- _GIVEN INSTRUCTION_: Copy out all of the rows below, switching "photograph" to "snapshot" wherever it appears and leaving everything else unchanged.

- _DATA SECTION_:
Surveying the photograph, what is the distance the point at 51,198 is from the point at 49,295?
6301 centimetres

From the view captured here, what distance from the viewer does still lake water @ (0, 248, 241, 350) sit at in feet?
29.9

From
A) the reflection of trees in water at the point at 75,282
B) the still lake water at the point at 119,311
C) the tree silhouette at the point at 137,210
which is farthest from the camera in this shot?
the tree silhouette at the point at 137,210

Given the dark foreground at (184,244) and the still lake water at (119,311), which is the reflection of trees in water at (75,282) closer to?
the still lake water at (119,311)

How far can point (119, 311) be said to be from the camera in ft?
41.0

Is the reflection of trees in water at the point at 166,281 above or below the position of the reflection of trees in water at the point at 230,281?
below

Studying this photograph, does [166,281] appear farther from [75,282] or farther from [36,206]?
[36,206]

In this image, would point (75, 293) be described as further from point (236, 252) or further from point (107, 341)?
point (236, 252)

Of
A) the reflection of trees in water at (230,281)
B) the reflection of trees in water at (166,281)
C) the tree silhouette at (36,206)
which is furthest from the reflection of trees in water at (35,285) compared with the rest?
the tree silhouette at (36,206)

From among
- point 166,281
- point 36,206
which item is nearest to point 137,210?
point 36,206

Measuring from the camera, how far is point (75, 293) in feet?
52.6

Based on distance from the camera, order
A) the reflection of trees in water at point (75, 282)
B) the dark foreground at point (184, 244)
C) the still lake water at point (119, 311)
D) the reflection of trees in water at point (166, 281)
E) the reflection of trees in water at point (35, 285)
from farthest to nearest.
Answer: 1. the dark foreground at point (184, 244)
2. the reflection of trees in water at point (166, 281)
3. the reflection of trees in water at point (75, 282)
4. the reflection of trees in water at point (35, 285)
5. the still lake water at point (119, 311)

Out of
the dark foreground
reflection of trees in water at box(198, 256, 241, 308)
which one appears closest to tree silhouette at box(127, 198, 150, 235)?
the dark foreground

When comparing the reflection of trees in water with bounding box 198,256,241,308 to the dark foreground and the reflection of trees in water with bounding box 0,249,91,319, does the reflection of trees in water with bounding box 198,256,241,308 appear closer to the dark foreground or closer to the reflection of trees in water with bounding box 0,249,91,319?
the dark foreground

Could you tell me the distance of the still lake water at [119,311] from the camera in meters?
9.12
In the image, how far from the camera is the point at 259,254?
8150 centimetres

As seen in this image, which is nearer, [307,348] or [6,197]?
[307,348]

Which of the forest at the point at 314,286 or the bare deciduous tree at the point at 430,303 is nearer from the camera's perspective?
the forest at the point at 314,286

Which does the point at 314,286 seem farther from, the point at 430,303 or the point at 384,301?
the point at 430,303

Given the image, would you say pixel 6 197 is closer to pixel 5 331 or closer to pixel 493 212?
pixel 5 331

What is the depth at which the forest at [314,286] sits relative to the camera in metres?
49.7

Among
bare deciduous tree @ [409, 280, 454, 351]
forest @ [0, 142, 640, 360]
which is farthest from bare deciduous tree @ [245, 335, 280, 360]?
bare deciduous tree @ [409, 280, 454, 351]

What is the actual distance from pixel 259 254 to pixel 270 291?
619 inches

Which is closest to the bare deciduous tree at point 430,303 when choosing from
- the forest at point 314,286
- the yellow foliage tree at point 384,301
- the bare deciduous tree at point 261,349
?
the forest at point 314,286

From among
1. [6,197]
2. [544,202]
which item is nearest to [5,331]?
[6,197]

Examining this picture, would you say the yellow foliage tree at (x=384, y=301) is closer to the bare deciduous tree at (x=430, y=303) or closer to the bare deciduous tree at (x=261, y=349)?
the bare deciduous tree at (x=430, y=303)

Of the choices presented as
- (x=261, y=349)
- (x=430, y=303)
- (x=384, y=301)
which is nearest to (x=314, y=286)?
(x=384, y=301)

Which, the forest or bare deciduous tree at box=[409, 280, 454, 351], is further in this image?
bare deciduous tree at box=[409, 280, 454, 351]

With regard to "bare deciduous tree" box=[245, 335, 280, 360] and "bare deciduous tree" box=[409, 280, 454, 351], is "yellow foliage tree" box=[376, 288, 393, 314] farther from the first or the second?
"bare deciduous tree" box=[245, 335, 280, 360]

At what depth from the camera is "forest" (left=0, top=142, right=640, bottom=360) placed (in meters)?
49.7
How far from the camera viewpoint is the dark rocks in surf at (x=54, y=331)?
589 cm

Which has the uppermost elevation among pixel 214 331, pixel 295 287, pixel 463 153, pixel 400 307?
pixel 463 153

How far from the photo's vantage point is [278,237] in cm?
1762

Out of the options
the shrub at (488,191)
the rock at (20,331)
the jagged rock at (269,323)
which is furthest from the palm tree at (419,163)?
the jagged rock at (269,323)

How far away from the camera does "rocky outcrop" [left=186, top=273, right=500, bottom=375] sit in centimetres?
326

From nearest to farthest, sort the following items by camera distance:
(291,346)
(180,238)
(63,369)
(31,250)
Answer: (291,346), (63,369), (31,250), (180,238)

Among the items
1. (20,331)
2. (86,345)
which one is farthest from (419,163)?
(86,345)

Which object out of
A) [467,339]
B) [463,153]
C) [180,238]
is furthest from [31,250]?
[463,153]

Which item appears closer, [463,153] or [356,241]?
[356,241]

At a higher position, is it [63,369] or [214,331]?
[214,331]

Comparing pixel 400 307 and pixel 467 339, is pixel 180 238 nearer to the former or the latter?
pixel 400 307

- _TASK RESPONSE_:
Surveying the snapshot, what is the distance the point at 51,198 is from the point at 49,295?
6301 centimetres

From the view captured here, what distance from the viewer does still lake water @ (0, 248, 241, 350) sit at in feet?
29.9

From
A) the reflection of trees in water at the point at 75,282
B) the still lake water at the point at 119,311
C) the tree silhouette at the point at 137,210
which is farthest from the camera in this shot?
the tree silhouette at the point at 137,210

Given the dark foreground at (184,244) and the still lake water at (119,311), which is the reflection of trees in water at (75,282) closer to?
the still lake water at (119,311)

How far can point (119, 311) be said to be from the camera in ft?
41.0

Is the reflection of trees in water at the point at 166,281 above or below the position of the reflection of trees in water at the point at 230,281?
below

Studying this snapshot, does [166,281] appear farther from [75,282] or farther from [36,206]?
[36,206]

In this image, would point (75, 293) be described as further from point (236, 252) or further from point (107, 341)?
point (236, 252)

Of
A) the reflection of trees in water at (230,281)
B) the reflection of trees in water at (166,281)
C) the tree silhouette at (36,206)
which is furthest from the reflection of trees in water at (35,285) compared with the rest?
the tree silhouette at (36,206)

From among
- point 166,281
- point 36,206
which item is nearest to point 137,210?
point 36,206

Measuring from the camera, how far is point (75, 293) in feet?
52.6

Based on distance from the camera, order
A) the reflection of trees in water at point (75, 282)
B) the dark foreground at point (184, 244)
C) the still lake water at point (119, 311)
D) the reflection of trees in water at point (166, 281)
E) the reflection of trees in water at point (35, 285)
from farthest to nearest.
Answer: 1. the dark foreground at point (184, 244)
2. the reflection of trees in water at point (166, 281)
3. the reflection of trees in water at point (75, 282)
4. the reflection of trees in water at point (35, 285)
5. the still lake water at point (119, 311)

Out of
the dark foreground
reflection of trees in water at box(198, 256, 241, 308)
which one appears closest to tree silhouette at box(127, 198, 150, 235)?
the dark foreground

When comparing the reflection of trees in water with bounding box 198,256,241,308 to the dark foreground and the reflection of trees in water with bounding box 0,249,91,319, does the reflection of trees in water with bounding box 198,256,241,308 appear closer to the dark foreground or closer to the reflection of trees in water with bounding box 0,249,91,319?
the dark foreground

Could you tell me the distance of the still lake water at [119,311] from the camera in meters?
9.12
In the image, how far from the camera is the point at 259,254?
8150 centimetres

As seen in this image, which is nearer, [307,348] or [6,197]?
[307,348]

Which of the forest at the point at 314,286 or the bare deciduous tree at the point at 430,303 is nearer from the camera's perspective?
the forest at the point at 314,286

Which does the point at 314,286 seem farther from, the point at 430,303 or the point at 384,301?
the point at 430,303

Given the image, would you say pixel 6 197 is closer to pixel 5 331 or closer to pixel 493 212?
pixel 5 331

What is the depth at which the forest at [314,286] sits relative to the camera in metres?
49.7

Among
bare deciduous tree @ [409, 280, 454, 351]
forest @ [0, 142, 640, 360]
which is farthest from bare deciduous tree @ [245, 335, 280, 360]?
bare deciduous tree @ [409, 280, 454, 351]

What is the actual distance from pixel 259 254 to pixel 270 291?
619 inches

Which is closest to the bare deciduous tree at point 430,303 when choosing from
- the forest at point 314,286
- the yellow foliage tree at point 384,301
- the bare deciduous tree at point 261,349
?
the forest at point 314,286

From among
1. [6,197]
2. [544,202]
which item is nearest to [5,331]?
[6,197]

Examining this picture, would you say the yellow foliage tree at (x=384, y=301) is closer to the bare deciduous tree at (x=430, y=303) or closer to the bare deciduous tree at (x=261, y=349)?
the bare deciduous tree at (x=430, y=303)

Of the choices presented as
- (x=261, y=349)
- (x=430, y=303)
- (x=384, y=301)
which is nearest to (x=314, y=286)?
(x=384, y=301)

Which, the forest or bare deciduous tree at box=[409, 280, 454, 351], is further in this image?
bare deciduous tree at box=[409, 280, 454, 351]

With regard to "bare deciduous tree" box=[245, 335, 280, 360] and "bare deciduous tree" box=[409, 280, 454, 351], is "yellow foliage tree" box=[376, 288, 393, 314] farther from the first or the second?
"bare deciduous tree" box=[245, 335, 280, 360]

At what depth from the camera is "forest" (left=0, top=142, right=640, bottom=360) placed (in meters)?
49.7
How far from the camera viewpoint is the dark rocks in surf at (x=54, y=331)?
589 cm

Which has the uppermost elevation among pixel 214 331, pixel 295 287, pixel 463 153, pixel 400 307?
pixel 463 153

How far from the photo's vantage point is [278,237] in cm?
1762

Out of the options
the shrub at (488,191)
the rock at (20,331)
the jagged rock at (269,323)
which is furthest from the palm tree at (419,163)?
the jagged rock at (269,323)

How far away from the camera does "rocky outcrop" [left=186, top=273, right=500, bottom=375] sit in centimetres?
326

From nearest to farthest, sort the following items by camera distance:
(291,346)
(180,238)
(63,369)
(31,250)
Answer: (291,346), (63,369), (31,250), (180,238)

Among the items
1. (20,331)
2. (86,345)
which one is farthest from (419,163)?
(86,345)

Which object out of
A) [467,339]
B) [463,153]
C) [180,238]
is furthest from [31,250]?
[463,153]

Which item appears closer, [463,153] or [356,241]?
[356,241]

At a higher position, is it [63,369] or [214,331]?
[214,331]

Comparing pixel 400 307 and pixel 467 339, is pixel 180 238 nearer to the former or the latter?
pixel 400 307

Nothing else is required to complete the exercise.